Well partly, talk about the media, I think there has been a sense that this economic discontent, and not just here but elsewhere in the world that said why aren’t Americans angry about this, why are the only Americans angry, angry about the government?

So I think, for very good reasons, a lot of people in the media have been looking for this to happen for some time, and once it starts to happen, they cover it and the coverage itself helps to generate more interest.

BROOKE GLADSTONE:

The Vancouver-based anti-consumerist magazine Adbusters kicked this whole thing off with a call to occupy Wall Street last summer. Its co-founder told Salon that Adbusters was a student of the Situationist movement. This is the idea that if you have a very powerful meme, an idea, and the moment is right, then that is in itself enough to ignite a revolution.

MICHAEL KAZIN:

Well, the Situationists did not ignite a revolution. They did ignite a very powerful movement that was pretty short lived in France and a few other countries. And they were influential to a certain degree among some New Left intellectuals in this country, as well.

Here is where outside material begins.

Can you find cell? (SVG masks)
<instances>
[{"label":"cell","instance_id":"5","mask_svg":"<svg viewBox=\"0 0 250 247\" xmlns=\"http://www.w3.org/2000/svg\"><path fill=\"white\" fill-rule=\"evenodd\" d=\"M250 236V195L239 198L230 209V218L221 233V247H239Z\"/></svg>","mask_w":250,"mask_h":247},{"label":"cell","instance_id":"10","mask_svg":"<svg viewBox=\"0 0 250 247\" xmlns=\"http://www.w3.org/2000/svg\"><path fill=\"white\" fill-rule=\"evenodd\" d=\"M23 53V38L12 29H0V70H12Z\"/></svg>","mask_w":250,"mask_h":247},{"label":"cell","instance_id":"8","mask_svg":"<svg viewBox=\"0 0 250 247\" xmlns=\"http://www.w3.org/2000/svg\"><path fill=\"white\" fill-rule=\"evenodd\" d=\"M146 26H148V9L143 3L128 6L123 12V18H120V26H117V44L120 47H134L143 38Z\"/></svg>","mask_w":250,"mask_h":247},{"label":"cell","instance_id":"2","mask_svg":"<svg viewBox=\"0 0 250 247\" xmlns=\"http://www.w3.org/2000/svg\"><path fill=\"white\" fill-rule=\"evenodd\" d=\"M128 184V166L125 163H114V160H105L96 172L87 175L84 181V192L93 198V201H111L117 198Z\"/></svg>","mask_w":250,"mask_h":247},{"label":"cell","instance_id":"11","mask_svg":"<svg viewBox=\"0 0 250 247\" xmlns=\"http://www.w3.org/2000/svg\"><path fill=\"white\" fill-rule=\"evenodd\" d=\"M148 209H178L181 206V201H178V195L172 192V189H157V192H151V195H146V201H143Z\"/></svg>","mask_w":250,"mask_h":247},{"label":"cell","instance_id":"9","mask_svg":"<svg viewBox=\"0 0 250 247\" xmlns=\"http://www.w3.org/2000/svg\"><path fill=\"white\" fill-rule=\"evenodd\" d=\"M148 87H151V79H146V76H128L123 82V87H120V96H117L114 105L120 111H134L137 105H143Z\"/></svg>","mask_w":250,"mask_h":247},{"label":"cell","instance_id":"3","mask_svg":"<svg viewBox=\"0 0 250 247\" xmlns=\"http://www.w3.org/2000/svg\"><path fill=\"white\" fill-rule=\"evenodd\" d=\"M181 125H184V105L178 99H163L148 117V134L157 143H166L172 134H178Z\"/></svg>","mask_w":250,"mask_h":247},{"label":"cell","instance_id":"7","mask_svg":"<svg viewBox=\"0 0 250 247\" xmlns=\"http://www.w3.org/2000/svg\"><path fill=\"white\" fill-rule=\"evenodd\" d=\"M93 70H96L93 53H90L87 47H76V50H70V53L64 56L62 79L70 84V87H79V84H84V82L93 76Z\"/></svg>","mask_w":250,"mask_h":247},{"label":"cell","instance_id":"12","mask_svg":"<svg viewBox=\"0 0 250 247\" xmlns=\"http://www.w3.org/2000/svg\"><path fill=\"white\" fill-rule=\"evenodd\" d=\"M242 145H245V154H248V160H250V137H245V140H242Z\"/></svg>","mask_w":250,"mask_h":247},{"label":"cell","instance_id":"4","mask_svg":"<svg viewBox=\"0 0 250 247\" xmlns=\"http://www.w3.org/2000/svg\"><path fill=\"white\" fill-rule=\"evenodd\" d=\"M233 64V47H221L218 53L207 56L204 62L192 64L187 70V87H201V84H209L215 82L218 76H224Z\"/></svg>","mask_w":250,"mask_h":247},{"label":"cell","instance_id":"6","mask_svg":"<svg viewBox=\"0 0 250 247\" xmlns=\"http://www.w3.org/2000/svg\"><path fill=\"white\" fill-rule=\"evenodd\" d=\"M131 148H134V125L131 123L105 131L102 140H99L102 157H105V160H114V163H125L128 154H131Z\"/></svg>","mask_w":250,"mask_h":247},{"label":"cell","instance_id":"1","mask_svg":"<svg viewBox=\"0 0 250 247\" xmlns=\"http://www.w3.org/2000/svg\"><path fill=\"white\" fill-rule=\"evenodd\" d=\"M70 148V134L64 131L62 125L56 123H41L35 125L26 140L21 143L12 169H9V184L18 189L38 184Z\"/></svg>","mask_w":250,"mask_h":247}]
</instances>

The fact that most people in your listening audience have never heard of them itself [LAUGHS] I think is a –

[BROOKE LAUGHS]

- is indication that their influence was interesting but not highly significant, I don’t think.

One thing they did make clear, and this was certainly happening in the sixties with people like Abby Hoffman and Jerry Rubin, the Yippies, is that they realized that if you can be humorous and, uh, provocative and make the powers that be look small, look ridiculous, you can really get people on your side.

BROOKE GLADSTONE:

I guess I subscribe, to my own surprise, to a kind of ether theory of movements, in that, you know, in the Tea Party you had all of this anger going into the ether, and it didn’t really matter whether the facts were right or wrong; there was a kind of change in the temperature. And suddenly these ideas were everywhere, just filling the air.

It strikes me that this is an attempt to change the temperature again, to change how people see the world.

MICHAEL KAZIN:

As, as a historian, I think that nothing comes from nothing. And it’s still in numbers fairly small. That has to be said.

But then, of course, the four people who sat in at lunch counters in, uh, Greensboro, North Carolina in 1960 was also a small group. But they were representing a larger group. So size itself isn’t enough.

But I think people in the media are groping to sort of understand who these people are, whether they are really on the left or whether they are just a group of fairly non-ideological people. All these questions seem to be open.

BROOKE GLADSTONE:

Do you have any notion of which way you think this could go?

MICHAEL KAZIN:

This is fun about being a historian. You know, these – these things are not predictable. They really have to keep adapting to changes in the structures that they are protesting. People make their own history but not as they please, as this, uh, famous leftist Karl Marx wrote [LAUGHS] in the nineteenth century.

BROOKE GLADSTONE:

Michael, thank you very much.

MICHAEL KAZIN:

Oh, you’re very welcome.

BROOKE GLADSTONE:

Michael Kazin’s new book is American Dreamers:  How the Left Changed a Nation.